Так вот она, история Айка и Нины.

В сентябре 1959-го, тридцати одного года отроду, я был назначен помощником одного из младших чинов администрации Айка. Обладая дипломом юриста-международника, работал я тогда консультантом на курсе славянских языков в одном из наших ведущих университетов. [Я решил не оглашать его название точно так же, как по понятным причинам я не хочу здесь раскрывать своего настоящего имени.] Мои контакты с президентом были крайне редки, по сути, за восемнадцать месяцев моей работы в Белом доме я лишь дважды воочию видал его (в первый раз я заметил его, когда искал питьевой фонтанчик – лишь мимолетный образ его чистого чела – в компании с Фостером Даллесом и Энди Гудпастером они протискивались в дверь какого-то служебного кабинета, во второй раз, спустя неделю, когда я спешил по коридору, чтобы скормить пачку отчетов шредеру, я засёк его, когда он выскользнул из служебного выхода со своими клюшками для гольфа). Подобно десяткам прочих толковых, честолюбивых молодых парней, стажирующихся в высочайших инстанциях, я на данной стадии своей карьеры был всего лишь клерком, бумагоукладчиком, опущенным в административной пищевой цепочке так низко, что ценность моя, по сути, была не выше, чем у кондитерского рогалика. У меня не было никаких сомнений, что я вполне компетентен, но пока что не был проверен в деле, а потому, как я думал, оставался незамеченным. Можете представить мое изумление, когда однажды с утра пораньше меня вызвали в Овальный кабинет.

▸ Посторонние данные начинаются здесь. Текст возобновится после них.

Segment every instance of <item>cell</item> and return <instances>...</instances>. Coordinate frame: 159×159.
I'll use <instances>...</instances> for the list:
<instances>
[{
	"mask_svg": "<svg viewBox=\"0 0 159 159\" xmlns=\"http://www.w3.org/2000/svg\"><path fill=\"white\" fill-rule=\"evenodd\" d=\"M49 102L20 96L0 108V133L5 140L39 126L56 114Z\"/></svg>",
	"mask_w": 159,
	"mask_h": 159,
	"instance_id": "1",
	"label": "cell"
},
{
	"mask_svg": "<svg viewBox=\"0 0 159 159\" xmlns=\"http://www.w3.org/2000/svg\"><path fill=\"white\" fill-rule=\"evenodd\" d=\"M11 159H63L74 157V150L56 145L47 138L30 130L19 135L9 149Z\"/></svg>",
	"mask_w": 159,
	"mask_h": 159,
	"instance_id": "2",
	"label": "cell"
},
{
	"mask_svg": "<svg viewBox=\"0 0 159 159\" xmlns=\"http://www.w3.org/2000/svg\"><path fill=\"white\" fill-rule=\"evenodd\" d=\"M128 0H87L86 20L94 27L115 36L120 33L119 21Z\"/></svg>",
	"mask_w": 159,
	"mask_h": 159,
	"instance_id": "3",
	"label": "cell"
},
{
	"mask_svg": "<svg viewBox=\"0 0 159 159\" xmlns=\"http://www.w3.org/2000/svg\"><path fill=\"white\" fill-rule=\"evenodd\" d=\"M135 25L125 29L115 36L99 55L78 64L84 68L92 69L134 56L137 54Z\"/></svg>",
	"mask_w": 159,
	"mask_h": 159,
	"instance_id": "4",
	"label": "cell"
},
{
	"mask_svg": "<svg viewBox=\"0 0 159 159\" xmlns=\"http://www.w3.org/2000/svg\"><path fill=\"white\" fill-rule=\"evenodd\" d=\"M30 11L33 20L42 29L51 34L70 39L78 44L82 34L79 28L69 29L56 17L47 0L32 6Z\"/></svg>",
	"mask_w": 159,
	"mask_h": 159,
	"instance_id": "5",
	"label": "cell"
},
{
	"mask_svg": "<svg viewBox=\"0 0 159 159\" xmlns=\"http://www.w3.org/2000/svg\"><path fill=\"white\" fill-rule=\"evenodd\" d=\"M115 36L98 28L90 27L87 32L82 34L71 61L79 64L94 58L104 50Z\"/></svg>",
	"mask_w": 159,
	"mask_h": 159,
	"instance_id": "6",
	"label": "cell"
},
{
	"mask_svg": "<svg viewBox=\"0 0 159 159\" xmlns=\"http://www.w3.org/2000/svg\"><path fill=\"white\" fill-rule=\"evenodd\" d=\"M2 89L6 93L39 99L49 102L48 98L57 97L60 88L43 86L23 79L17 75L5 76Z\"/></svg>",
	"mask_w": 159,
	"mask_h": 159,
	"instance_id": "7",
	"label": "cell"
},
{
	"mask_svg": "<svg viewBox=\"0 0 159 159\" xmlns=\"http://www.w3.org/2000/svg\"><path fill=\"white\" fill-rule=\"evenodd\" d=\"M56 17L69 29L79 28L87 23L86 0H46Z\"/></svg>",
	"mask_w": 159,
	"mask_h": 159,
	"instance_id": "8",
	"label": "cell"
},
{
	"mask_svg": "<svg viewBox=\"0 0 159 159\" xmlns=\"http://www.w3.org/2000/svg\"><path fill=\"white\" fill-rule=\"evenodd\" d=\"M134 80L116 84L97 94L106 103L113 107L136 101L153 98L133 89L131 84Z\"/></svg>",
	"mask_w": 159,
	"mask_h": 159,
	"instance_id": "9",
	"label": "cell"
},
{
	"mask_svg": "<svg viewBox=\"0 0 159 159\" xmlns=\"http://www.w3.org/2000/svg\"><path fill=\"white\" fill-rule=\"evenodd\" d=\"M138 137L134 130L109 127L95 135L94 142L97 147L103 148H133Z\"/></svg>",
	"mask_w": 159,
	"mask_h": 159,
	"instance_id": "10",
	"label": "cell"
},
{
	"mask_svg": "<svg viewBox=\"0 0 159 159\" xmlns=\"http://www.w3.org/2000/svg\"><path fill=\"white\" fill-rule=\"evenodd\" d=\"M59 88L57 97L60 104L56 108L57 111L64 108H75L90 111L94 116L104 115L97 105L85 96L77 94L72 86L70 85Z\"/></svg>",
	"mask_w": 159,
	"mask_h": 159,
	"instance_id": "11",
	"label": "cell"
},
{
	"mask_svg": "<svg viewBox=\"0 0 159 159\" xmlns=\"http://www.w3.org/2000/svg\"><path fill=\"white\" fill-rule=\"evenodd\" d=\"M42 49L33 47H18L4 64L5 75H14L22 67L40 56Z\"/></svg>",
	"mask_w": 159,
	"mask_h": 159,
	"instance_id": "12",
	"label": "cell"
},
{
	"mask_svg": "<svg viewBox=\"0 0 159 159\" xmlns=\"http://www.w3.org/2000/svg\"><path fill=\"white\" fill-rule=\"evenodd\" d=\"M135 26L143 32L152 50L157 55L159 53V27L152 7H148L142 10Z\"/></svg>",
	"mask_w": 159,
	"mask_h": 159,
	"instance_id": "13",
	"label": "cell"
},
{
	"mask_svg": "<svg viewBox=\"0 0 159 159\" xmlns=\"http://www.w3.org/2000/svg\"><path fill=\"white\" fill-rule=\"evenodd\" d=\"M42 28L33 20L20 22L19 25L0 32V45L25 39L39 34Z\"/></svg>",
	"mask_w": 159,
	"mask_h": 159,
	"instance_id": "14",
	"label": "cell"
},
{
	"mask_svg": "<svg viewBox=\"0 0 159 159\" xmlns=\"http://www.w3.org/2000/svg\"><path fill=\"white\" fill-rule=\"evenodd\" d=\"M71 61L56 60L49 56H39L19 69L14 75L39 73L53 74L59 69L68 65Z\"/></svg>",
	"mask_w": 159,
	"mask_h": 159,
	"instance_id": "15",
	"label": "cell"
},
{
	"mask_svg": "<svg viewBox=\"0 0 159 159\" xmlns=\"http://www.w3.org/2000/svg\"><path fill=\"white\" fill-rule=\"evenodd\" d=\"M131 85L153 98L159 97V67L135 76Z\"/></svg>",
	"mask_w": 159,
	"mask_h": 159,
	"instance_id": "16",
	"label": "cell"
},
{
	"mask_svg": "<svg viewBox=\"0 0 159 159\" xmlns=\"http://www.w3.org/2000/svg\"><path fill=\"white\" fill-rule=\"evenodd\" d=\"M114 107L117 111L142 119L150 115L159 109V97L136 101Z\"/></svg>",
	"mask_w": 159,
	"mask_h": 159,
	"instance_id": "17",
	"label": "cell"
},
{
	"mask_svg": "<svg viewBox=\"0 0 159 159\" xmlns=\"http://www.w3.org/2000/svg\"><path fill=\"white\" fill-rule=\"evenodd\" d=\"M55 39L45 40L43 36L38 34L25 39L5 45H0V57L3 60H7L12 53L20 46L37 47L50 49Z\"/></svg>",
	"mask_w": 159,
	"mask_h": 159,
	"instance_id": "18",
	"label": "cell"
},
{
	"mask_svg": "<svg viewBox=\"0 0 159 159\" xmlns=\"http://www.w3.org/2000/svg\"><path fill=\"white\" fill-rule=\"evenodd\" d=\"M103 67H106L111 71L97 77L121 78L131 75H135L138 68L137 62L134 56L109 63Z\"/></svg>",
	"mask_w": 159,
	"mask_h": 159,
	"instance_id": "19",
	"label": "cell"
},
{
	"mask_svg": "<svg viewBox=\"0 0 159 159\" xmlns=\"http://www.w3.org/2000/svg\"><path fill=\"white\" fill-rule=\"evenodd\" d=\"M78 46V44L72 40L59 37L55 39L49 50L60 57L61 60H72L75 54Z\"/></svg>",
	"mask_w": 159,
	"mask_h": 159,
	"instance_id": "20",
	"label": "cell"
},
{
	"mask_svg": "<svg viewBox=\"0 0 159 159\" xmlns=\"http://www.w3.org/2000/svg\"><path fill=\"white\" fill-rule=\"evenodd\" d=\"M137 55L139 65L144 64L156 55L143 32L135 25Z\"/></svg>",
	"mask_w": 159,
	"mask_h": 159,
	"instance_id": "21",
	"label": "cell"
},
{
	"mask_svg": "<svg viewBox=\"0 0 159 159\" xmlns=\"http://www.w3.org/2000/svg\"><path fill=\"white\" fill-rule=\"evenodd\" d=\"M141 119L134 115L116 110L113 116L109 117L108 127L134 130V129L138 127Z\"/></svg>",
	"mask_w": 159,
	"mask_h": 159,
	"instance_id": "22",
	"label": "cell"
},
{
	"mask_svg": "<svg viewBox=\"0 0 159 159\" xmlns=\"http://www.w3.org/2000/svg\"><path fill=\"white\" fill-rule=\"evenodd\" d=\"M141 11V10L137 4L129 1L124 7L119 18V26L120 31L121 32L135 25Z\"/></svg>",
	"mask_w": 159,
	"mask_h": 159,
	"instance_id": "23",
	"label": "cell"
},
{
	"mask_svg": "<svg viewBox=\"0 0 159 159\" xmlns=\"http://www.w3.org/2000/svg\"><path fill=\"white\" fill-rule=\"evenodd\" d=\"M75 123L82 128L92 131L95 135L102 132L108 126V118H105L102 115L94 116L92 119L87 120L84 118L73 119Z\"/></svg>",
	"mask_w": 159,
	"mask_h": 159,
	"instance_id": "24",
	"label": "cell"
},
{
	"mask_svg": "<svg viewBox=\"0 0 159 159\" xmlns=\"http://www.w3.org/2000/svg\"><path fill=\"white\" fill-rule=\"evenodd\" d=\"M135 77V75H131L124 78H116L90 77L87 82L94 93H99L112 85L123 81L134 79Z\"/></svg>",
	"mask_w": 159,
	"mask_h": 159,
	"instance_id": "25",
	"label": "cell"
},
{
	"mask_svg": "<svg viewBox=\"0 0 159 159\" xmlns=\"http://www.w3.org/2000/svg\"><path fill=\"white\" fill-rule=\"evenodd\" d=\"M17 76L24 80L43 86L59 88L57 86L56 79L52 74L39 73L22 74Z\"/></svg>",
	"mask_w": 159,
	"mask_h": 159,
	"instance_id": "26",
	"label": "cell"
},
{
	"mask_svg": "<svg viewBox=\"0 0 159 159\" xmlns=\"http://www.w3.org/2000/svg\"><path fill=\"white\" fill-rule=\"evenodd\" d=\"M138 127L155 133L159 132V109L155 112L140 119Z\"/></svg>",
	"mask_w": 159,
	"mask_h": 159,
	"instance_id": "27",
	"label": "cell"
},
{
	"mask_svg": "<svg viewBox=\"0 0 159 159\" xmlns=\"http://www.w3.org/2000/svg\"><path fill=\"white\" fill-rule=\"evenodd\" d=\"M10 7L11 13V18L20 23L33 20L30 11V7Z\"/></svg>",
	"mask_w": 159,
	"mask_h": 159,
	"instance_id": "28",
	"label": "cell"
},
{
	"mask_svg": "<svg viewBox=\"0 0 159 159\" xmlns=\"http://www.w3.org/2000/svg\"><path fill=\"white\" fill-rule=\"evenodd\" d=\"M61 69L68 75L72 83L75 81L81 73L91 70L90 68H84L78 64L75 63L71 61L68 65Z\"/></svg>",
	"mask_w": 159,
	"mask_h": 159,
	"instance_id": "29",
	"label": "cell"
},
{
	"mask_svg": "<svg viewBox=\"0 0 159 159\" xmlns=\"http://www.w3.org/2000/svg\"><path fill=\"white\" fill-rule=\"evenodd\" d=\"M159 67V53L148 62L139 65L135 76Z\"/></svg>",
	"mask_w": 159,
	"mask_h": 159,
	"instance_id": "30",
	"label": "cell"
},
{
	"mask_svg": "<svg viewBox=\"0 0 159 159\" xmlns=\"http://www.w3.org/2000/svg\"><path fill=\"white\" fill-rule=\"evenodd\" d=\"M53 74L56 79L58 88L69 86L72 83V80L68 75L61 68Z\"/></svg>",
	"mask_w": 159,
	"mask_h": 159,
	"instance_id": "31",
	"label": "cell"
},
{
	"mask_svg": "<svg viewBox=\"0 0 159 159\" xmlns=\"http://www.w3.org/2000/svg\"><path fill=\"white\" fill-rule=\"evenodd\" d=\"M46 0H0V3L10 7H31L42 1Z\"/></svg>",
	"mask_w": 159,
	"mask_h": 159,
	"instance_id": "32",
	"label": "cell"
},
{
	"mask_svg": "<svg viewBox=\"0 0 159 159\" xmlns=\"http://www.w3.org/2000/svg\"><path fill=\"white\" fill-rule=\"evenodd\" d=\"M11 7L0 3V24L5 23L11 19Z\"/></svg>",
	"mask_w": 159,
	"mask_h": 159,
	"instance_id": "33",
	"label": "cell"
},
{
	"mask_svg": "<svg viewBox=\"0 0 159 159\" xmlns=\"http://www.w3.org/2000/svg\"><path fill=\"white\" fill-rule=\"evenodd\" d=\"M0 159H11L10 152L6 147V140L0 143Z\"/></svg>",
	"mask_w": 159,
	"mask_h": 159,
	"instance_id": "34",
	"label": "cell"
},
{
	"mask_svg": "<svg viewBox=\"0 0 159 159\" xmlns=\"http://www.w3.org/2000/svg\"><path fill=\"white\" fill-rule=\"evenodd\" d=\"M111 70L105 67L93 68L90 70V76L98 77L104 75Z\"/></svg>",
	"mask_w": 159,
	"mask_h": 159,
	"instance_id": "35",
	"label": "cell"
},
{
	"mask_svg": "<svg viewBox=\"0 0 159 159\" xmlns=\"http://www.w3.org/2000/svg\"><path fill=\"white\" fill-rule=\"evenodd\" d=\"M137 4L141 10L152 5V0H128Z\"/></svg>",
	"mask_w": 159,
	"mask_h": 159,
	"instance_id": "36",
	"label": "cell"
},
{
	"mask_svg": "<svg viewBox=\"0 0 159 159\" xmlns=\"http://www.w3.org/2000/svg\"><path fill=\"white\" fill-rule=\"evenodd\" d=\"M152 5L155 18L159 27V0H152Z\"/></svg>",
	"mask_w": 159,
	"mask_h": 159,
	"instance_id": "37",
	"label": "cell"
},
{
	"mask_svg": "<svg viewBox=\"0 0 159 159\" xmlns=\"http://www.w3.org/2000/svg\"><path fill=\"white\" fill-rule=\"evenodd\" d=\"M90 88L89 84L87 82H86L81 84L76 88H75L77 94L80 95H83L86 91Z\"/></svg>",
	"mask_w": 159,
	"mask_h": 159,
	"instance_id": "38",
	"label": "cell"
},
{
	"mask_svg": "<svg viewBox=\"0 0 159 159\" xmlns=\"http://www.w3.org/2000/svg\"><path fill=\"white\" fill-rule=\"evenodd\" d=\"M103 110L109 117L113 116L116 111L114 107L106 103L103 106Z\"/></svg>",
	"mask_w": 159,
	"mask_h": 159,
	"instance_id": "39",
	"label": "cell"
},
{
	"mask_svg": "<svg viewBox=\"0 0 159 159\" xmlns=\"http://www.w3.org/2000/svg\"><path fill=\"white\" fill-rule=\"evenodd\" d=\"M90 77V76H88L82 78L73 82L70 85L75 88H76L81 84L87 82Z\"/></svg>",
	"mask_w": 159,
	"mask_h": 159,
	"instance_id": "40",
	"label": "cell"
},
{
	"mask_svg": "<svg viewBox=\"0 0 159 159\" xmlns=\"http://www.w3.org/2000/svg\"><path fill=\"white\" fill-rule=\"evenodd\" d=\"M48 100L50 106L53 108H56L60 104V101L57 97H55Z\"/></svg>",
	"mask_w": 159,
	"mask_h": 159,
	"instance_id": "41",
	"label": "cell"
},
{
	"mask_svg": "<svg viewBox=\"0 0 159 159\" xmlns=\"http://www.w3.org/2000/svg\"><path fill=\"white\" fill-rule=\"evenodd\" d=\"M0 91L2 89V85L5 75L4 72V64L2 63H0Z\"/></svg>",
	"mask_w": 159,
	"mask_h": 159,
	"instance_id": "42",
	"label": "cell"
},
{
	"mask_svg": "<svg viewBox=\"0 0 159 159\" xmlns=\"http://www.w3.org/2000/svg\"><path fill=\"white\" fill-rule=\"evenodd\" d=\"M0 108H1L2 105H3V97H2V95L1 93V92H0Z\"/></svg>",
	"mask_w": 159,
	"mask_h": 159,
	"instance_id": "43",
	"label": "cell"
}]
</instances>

С утра уже было довольно душно и хотя коридоры полнились заботливым шепотом кондиционеров, к моменту, когда я оказался у двери святая святых президента, моя сорочка насквозь взмокла. Коротко-стриженный амбал в униформе распахнул дверь, рявкнул мою фамилию и проводил меня в кабинет. Пока я пребывал в растеряности, нерешительности и благоговейном ужасе, дверь за мной с легким щелчком захлопнулась и я оказался в Овальном кабинете один на один с самим Президентом Соединенных штатов. Айк, стоя у окна, вглядывался в деревья и насвистывал мелодию «Флиртового вальса», в руках он вертел книгу кроссвордов. – Так, – сказал он, повернувшись ко мне и протягивая руку, – мистер Падеревски, верно?

– Да, сэр, – ответил я. На самом деле он произнёс мою фамилию «Падеруски» [Это псевдоним, который мне пришлось взять себе для настоящей истории только лишь по причине крайней необходимости.]

– Так, – повторил он, оценивая меня своими сталисто-голубыми глазами, по мере того, как пересёк кабинет и кинул книгу на свой рабочий стол так же небрежно, как бейсболист кидает на землю свою биту после того, как выбил мяч за пределы стадиона. Он выглядел как гольфист-профессионал, атлет, боец, мужик, способный встретить тебя не только кулаками, но также и гольф-клюшкой номер девять. Не ведитесь вы на все эти статьи о якобы ухудшении его здоровья – я видел его в овальном кабинете тем сентябрьским утром, широкоплечего, с тонкой талией, пластичного и представительного. Серия инфарктов и приступ илеита ни на йоту не сломал этого закалённого бойца. Каких-то пару недель до его шестьдесят девятого дня рождения, а он шустёр как выпускник средней школы на выпускном балу.